Cameron and Clegg - studious Nick Robinson and a BBC studio audience quizzed the Prime Minister and Deputy Prime Minister about the budget earlier this evening.  Robinson's aim seemed to be to put them under pressure over the measures and fairness - public and private sector workers argued respectively that they're doing badly, and in most cases that the other's doing better.  You can read the transcript here.

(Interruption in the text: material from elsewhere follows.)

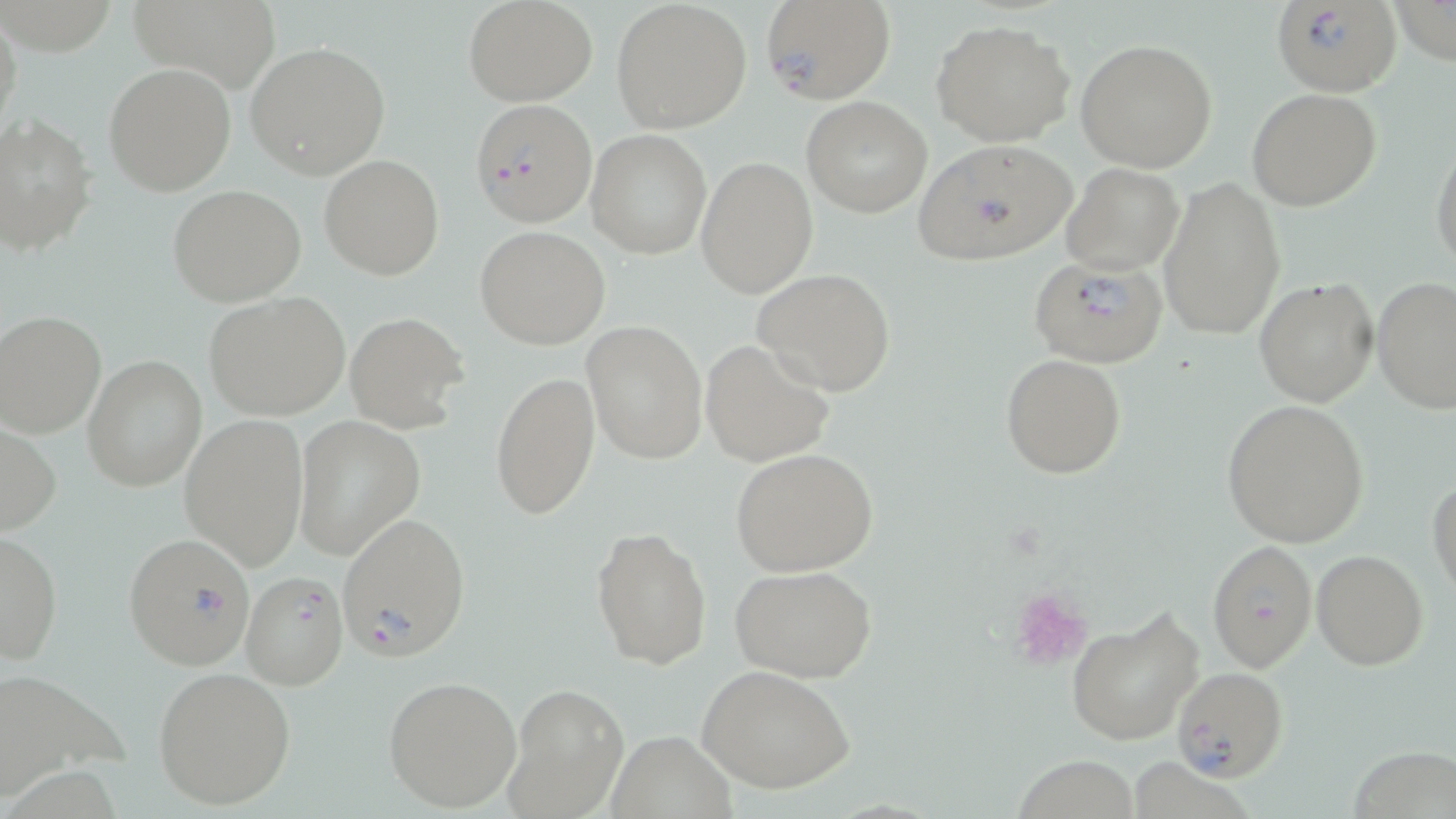

Approximate bounding boxes as [x1, y1, x2, y2] in pixels. Uninfected red blood cell locations: [125, 0, 284, 93], [464, 0, 599, 104], [1389, 0, 1456, 63], [609, 1, 752, 133], [0, 10, 22, 140], [930, 18, 1076, 147], [1076, 37, 1219, 173], [245, 40, 391, 179], [103, 62, 238, 197], [1247, 88, 1381, 212], [802, 96, 933, 218], [0, 114, 97, 257], [585, 129, 712, 258], [1430, 133, 1456, 270], [590, 142, 818, 278], [696, 154, 818, 298], [319, 155, 445, 280], [1062, 164, 1184, 275], [1158, 175, 1286, 342], [168, 184, 306, 306], [476, 226, 611, 350], [753, 268, 897, 396], [1371, 277, 1456, 413], [1254, 278, 1380, 407], [203, 292, 351, 420], [0, 311, 105, 437], [344, 311, 469, 432], [582, 321, 709, 464], [701, 338, 835, 467], [82, 354, 206, 492], [1001, 354, 1126, 477], [491, 371, 600, 522], [1223, 399, 1369, 546], [179, 414, 311, 571], [292, 415, 424, 560], [0, 419, 61, 536], [731, 448, 880, 577], [1427, 475, 1456, 599], [590, 526, 711, 672], [0, 529, 62, 666], [1310, 549, 1429, 670], [731, 565, 879, 683], [1065, 605, 1206, 747], [0, 664, 123, 798], [699, 665, 856, 794], [153, 666, 298, 811], [383, 675, 522, 813], [505, 684, 626, 817], [607, 732, 735, 817], [1347, 739, 1456, 819], [1016, 753, 1138, 819], [1127, 755, 1264, 819]. Platelet locations: [1011, 587, 1093, 672]. Plasmodium falciparum-infected red blood cell locations: [759, 0, 897, 107], [1271, 0, 1402, 96], [469, 97, 595, 226], [911, 140, 1079, 267], [1028, 254, 1170, 368], [338, 511, 471, 662], [124, 533, 252, 670], [1207, 541, 1316, 671], [240, 571, 349, 690], [1170, 666, 1287, 783]. Slide-level diagnosis: Plasmodium falciparum. May-Grünwald-Giemsa-stained preparation. Image is 1456×819 pixels. One field of a larger specimen. Thin blood smear. Optical microscopy. 1000x magnification.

Not one audience member had a good word to say about the budget - or the motives of either man.  It was doubtless selected with this in mind.  I'm far from convinced that in this way it was representative of the whole country, but it certainly presaged the sound and fury that'll be heard when spending's reined in and taxes rise further.  Cameron and Clegg gave the world no big new story, but the interview confirmed the following -

  • The Opposition and media ploy is to try to detach Clegg from his backbenchers.  The Deputy Prime Minister was constantly pressured to defend his Party's alliance with the Conservatives - especially on cuts (I use the word as a shorthand), VAT and bankers.  The aim of the assault isn't so much to divide Clegg and Cameron - though a public "split" would certainly provide Labour with an opportunity and the media with a story.  Rather, it's to work away at the pressure points between Clegg and his backbenchers until they break.  This has been Harriet Harman's gambit to date at Prime Minister's questions, and in her budget response yesterday.
  • The Prime Minister and his Deputy are clearly "all in this together" - a point their appearance was meant to prove.  Like others, I still haven't adjusted to the idea, and still more the reality, of the Coalition.  While Labour and the Liberal Democrats have in some cases a common past and informal ties, there's been, to date, an absence of Conservative/Liberal Democrat links that I've remarked on before.  This makes the relaxed relationship between the two men all the more striking, as both assailed Labour for the mess it made of the economy.  If they carry on in the same way, it will become increasingly hard for either of these two young, very similar professional politicians to break the Coalition - even if many in their own parties want them to.
  • If you didn't already know, it would take you time to work out which is the Prime Minister.  I think that a visitor from another country, who didn't know which man was from a more left-wing Party, or who was number two to whom, would have been short of clues, but would have worked it out in the end.  On policy, Clegg positioned himself as a critic of the bankers just a little bit more than Cameron.  At the start, the Deputy Prime Minister was taking the lion's share of the questions.  The Prime Minister had to butt in at one point with an "I can answer that".  And although he referred once to "Nick", the compliment wasn't returned.  But by the end of the interview Cameron was fielding most of the flak, looked the more dominant of the two, and Clegg didn't try to upstage him.

I thought they did a pretty good job of making the Government's case.  Needless to say, the interview showed up the weaker points of what, overall, was a desperately-needed budget - a return to reality after years of illusion.  For me, Cameron's defence of the lamentable winter fuel payment (why didn't the Coalition axe this Brown boondoogle for the rich?) wasn't convincing.